Пустеет ресторан. Уходят последние посетители. Официанты стягивают со стола скатерти и бросают их в одну кучу на пол. Куча растет, а столы стоят голые. Инструменты, одетые в темные чехлы, мрачно притаились в углу. Ужин кончается.
– Желаем удачи. Еще раз – за удачу!
– Ася! За то, чтобы все было хорошо!
– Я не дойду до дома!
– Ничего. Довезем.
Мы поднимаемся из-за стола. Мадам Бранд никому не подает руки. Она прощается с нами кивком головы и уходит по коридору к лифту. Следом за нею, сгорбившись, маленькая и очень худая, идет Марта Стооль.
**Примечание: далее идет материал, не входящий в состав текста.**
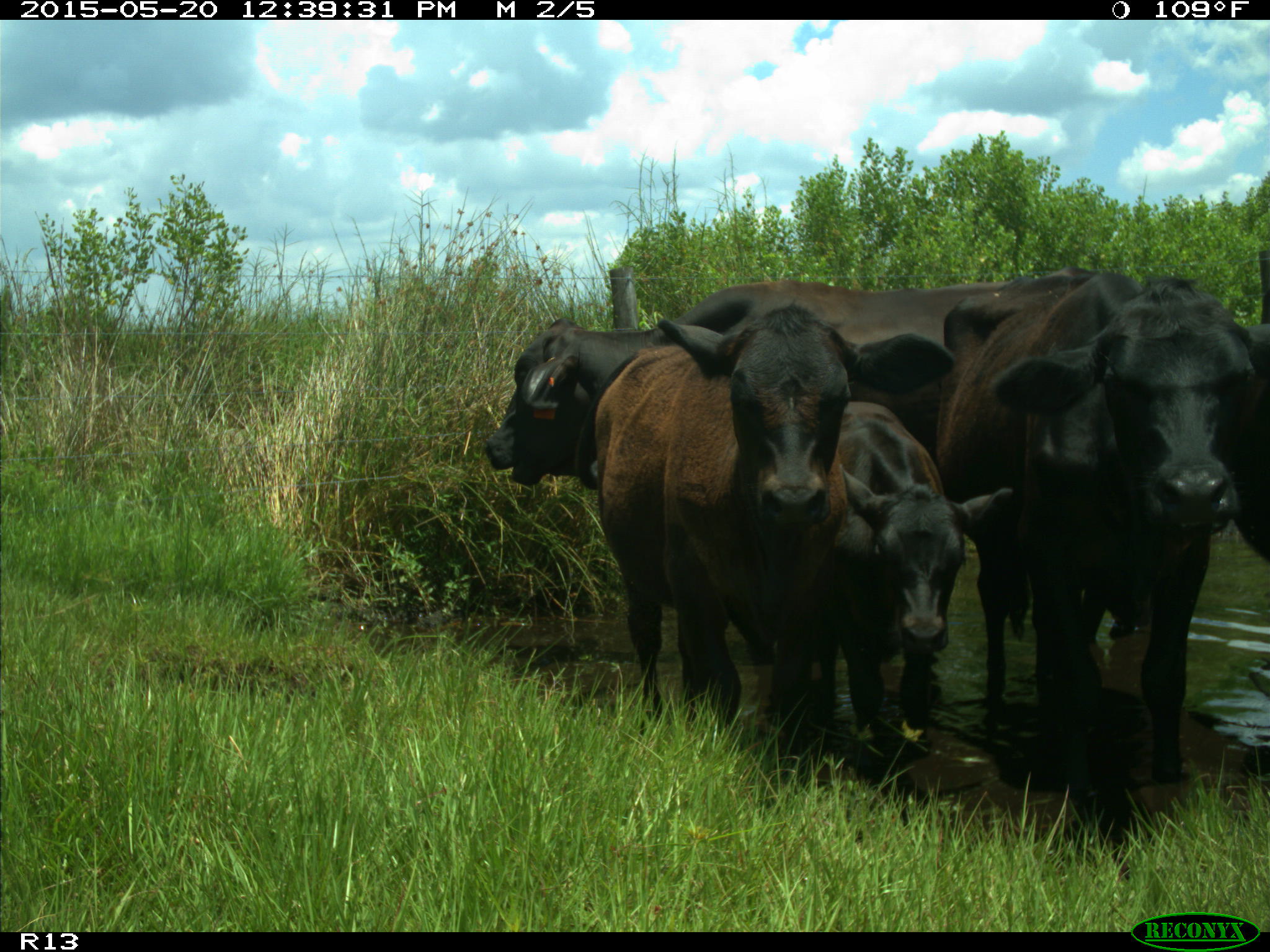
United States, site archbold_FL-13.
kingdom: Animalia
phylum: Chordata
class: Mammalia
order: Artiodactyla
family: Bovidae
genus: Bos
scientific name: Bos taurus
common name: domestic cow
Я так и не слышала ее голоса за целый день. Мы смотрим им вслед. А когда дверцы лифта захлопываются и лифт с мягким гудением поднимается вверх, мы переглядываемся и облегченно вздыхаем.
– Ну-ну! – говорит Русаков.
– Что ж, поехали. Отвезем Анну Николаевну домой, – говорит седой.
– Поехали.
38
Утром мы выезжаем на аэродром. Машина долго ждет нас у подъезда гостиницы. Володя, сидя в машине, читает книжку. Я заглядываю к нему.
– Ты готов?
– Давным-давно, – говорит Володя, вкладывая между страницами закладку. – А вот вы там все копаетесь что-то. Смотри, опоздаем на аэродром.
– Ой, что ты, Володя, если она не улетит сегодня, мы все погибнем!
– Я-то не погибну, – говорит Володя и потягивается. При этом тонкая шерстяная рубашка обтягивает его сильные плечи и широкую грудь. – Если бы я погибал от каждой вздорной бабы, я бы здесь не смог работать. Так мы что ж, поедем или я еще могу почитать?
– Читай, но только будь наготове. Вещи уже спустили, и с минуты на минуту должна спуститься «сама».
– Ладно. – Володя берется за книжку.
– Ася! – кричит он мне вдогонку, когда я подхожу к гостинице. – Учти, что по Московскому до самого райсовета проезд закрыт, нам придется ехать кругом. И Русакову передай. Пусть поторапливается.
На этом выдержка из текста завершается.